0

I've done some wrong manipulation of a 100 json files. Not sure what happened, but most of my json files now have a random number of the last characters repeated (as per image below). Is there a way to clean a json file by deleting characters starting from the last one, until the json file has returned into a clean json format ?

enter image description here

enter image description here

enter image description here

LBedo
  • 141
  • 8
  • 1
    The short answer is `no`. It looks like you've overwritten part of the file with a shorter version, leaving the original.
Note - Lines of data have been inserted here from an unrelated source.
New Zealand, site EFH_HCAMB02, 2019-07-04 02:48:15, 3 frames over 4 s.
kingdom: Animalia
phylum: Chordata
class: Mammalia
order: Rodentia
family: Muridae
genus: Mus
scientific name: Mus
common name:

You are supposed to parse the file with the `json` library, make changes to the resulting object and rewrite the file as text. – quamrana Mar 30 '23 at 08:10
  • 1
    Please include your code and the output as text and not as images. – ewokx Mar 30 '23 at 08:11
  • @ewokx there is no code and no output to show unfortunately. That's what I'm actually looking for... – LBedo Mar 30 '23 at 08:13

1 Answers1

1

You can use regular expressions. An alternative would be string manipulation, but in this case regex is quicker to write, especially for one-time-use code.

import re

files = ['a.json','b.json',...] # populate as needed

for filename in files:
    with open(filename,'r') as file:
        content = file.read()
    
    new_content = re.match('([\s\S]+\}\]\}\})[\s\S]+?',content).group(1)
    
    with open(filename,'w') as file:
        file.write(new_content)

This regex has several parts. [\s\S] matches all characters (whereas . would not match newlines and some other characters). The greedy [\s\S]+ matches as much as possible, and the lazy [\s\S]+? matches as little as possible (in this case, the trailing text we don't want).

We then parenthesise the part we do want to keep, ([\s\S]+\}\]\}\}), and extract that using .group(1) and write this to the file.

For more information, see Reference - What does this regex mean?, and in future I would suggest manipulating JSON using the builtin json library.

Mous
  • 953
  • 3
  • 14